The EXITS GSO record value must specify the module names of site written ACF2 exit routines.
Overview
| Finding ID | Version | Rule ID | IA Controls | Severity |
| V-223467 | ACF2-ES-000490 | SV-223467r991589_rule | CCI-000366 | medium |
| Description | ||||
| Configuring the operating system to implement organization-wide security implementation guides and security checklists ensures compliance with federal standards and establishes a common security baseline across DoD that reflects the most restrictive security posture consistent with operational requirements. | ||||
| STIG | Date | |||
| IBM z/OS ACF2 Security Technical Implementation Guide | 2025-06-24 | |||
Details
Check Text (C-223467r991589_chk)
From the ACF Command enter:
SET CONTROL(GSO)
LIST LIKE(EXIT-)
If the GSO EXITS record values conform to the following requirements, this is not a finding.

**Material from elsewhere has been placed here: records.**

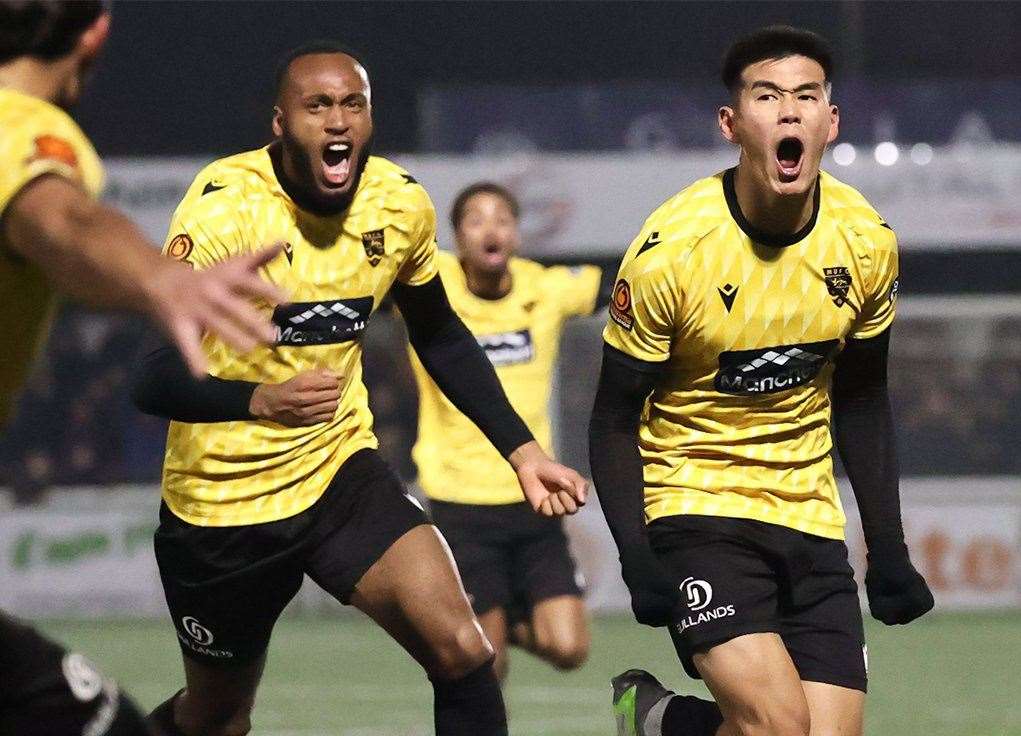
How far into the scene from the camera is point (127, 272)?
3.24 metres

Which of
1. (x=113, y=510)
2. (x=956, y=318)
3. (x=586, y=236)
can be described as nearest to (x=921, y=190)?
(x=956, y=318)

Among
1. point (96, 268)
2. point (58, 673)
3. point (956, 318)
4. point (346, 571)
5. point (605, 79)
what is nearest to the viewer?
point (96, 268)

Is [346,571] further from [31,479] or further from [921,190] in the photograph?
[921,190]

Specifies the module names of site written ACF2 exit routines.
NOTE: The DSNPOST exit is optional and is not required to be specified in the GSO EXITS record. DSNPOST(module) SEVPRE(SEVPRE01) SEVPOST(SEVPST01)
NOTE: No other exits are authorized at this time.
NOTE: Local changes will be documented in writing with supporting documentation.
If there is any deviation from the above requirements in the GSO EXITS record values, this is a finding.
Fix Text (F-25128r504520_fix)
Configure the EXITS GSO value to specify the module names of site written ACF2 exit routines.
Specifies the module names of site written ACF2 exit routines.
NOTE: The DSNPOST exit is optional and is not required to be specified in the GSO EXITS record.
DSNPOST(module) SEVPRE(SEVPRE01) SEVPOST(SEVPST01)
Example:
SET C(GSO)
INSERT EXITS DSNPOST(module) SEVPRE(SEVPRE01) SEVPOST(SEVPST01)
F ACF2,REFRESH(EXITS)
NOTE: No other exits are authorized at this time.
NOTE: Local changes will be justified in writing with supporting documentation.